----- 記事
#はじめに
この記事の内容は、安永大地 (2021)「言語ERP実験のために今のOctaveにできること・できないこと」(第6回坂本勉記念神経科学研究会, 2021年2月21日, オンライン開催)の発表内容に基づきます。当日の発表にコメントをくださった先生方、ありがとうございました。
##MATLABとOctave
MATLABはデータ解析を行う人なら誰もが知っているほどに有名な数値計算ソフトであり、そこで使われるプログラミング言語のことです。有償無償の数多くの拡張機能(ツールボックス)を追加することで「なんでもできる」と言えるほどに使える、研究者必携のソフトウェアです。
で、このMATLABの「クローン」として開発が続けられているのが「GNU Octave」(以下、Octave)です。OctaveはMATLABとの高度な互換性を有し、マルチプラットフォームに対応していてOSに依存せずに開発環境を作ることができます。特に2015年5月公開のOctave 4.0からは正式にGUIに対応していて、インターフェースの点からもMATLABにぐっと近づき、それ以降は筆者もバージョンアップごとにインストールして使用感を確かめていました。本稿執筆時点での最新バージョンはOctave 6.2.0です。
##EEGLAB
認知神経科学研究において、脳波は有用なツールであり、多くの研究者・学生さんが利用されていることだと思います。脳波解析環境として広く知られているものにMATLABツールボックスのEEGLAB(無償)があります。このツールボックスがあれば、脳波データの前処理(preprocessing)から、独立成分分析(ICA)、時間周波数分析(TFA)、事象関連電位(ERP)の分析までたいていのことができます。筆者の研究もEEGLABに支えられています。
----------
記事を読み解く:
A - 記事でEEGLABを使えばできるとされている処理や分析を、すべて挙げよ。
B - 記事によると、Octaveが正式にGUIに対応したのはいつ公開のどのバージョンからか。
C - 上の記事の最後の文に続けて、その先を書いてください。
一覧は記事の内容とは関係がありません。
----- 提供資料
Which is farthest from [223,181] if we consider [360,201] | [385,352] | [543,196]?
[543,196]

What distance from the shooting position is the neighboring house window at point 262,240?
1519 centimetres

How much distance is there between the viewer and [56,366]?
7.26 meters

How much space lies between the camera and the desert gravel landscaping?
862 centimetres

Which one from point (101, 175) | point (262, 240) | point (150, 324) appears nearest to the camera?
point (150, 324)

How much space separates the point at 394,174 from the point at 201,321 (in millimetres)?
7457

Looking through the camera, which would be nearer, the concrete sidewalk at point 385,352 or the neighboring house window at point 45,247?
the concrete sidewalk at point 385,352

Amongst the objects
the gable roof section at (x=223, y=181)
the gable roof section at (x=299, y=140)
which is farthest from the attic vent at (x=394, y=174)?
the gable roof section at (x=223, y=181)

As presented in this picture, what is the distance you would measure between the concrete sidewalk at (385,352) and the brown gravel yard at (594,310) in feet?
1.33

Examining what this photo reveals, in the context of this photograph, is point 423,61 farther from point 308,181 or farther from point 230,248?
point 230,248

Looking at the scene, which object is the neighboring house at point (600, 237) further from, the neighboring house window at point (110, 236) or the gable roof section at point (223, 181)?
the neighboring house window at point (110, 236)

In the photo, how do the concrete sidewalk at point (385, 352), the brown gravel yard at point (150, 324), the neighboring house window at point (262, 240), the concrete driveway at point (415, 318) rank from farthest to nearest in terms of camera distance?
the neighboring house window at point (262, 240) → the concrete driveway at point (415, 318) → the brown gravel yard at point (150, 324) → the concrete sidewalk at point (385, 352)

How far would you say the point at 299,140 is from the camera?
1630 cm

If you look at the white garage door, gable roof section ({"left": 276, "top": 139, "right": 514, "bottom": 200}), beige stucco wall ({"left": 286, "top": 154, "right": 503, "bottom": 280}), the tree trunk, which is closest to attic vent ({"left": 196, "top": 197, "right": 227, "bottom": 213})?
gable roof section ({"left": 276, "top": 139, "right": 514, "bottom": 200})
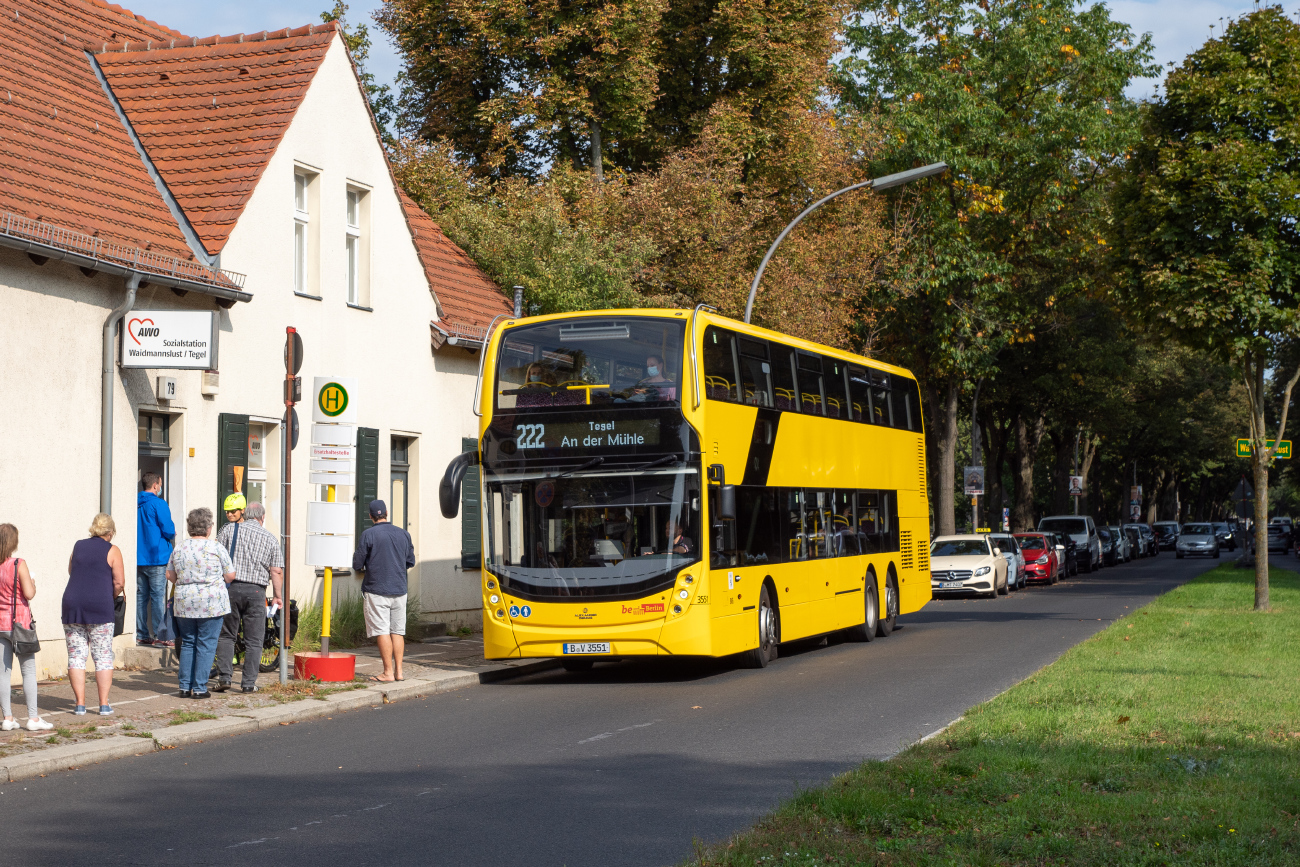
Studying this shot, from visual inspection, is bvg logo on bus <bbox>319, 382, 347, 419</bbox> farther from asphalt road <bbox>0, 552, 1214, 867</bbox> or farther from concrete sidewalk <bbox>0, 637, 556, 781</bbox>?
----------
各課題の解答:
A - 脳波データの前処理(preprocessing)、独立成分分析(ICA)、時間周波数分析(TFA)、事象関連電位(ERP)の分析

B - 2015年5月公開のOctave 4.0からです。

C -
##EEGLAB on Octave
筆者にとってMATLABもEEGLABもなくてはならないものであることは間違いありませんが、一つ問題があるとすればMATLABは有償ソフトであるということです。もちろんアカデミックライセンスがありますし、学生版にいたっては「破格」とも言える安さで手に入れることができます。なので、院生さんはちょっとアルバイトを頑張ってでも学生のうちに自分のものを買っておくことをお勧めします。そうは言っても、できることならお金をかけたくないというのが若手研究者の願いであり、学部学生の心情であり、こうした研究領域に足を踏み入れてみたい研究者の気持ちだろうと思います。学部学生の実習や授業のために全員に対して購入を指示するのは悩ましいところです。さらには今般のCOVID-19問題で、「自宅待機」となったときに研究室のPCのMATLABでしか動かせないという状況はなるべく避けたいところです。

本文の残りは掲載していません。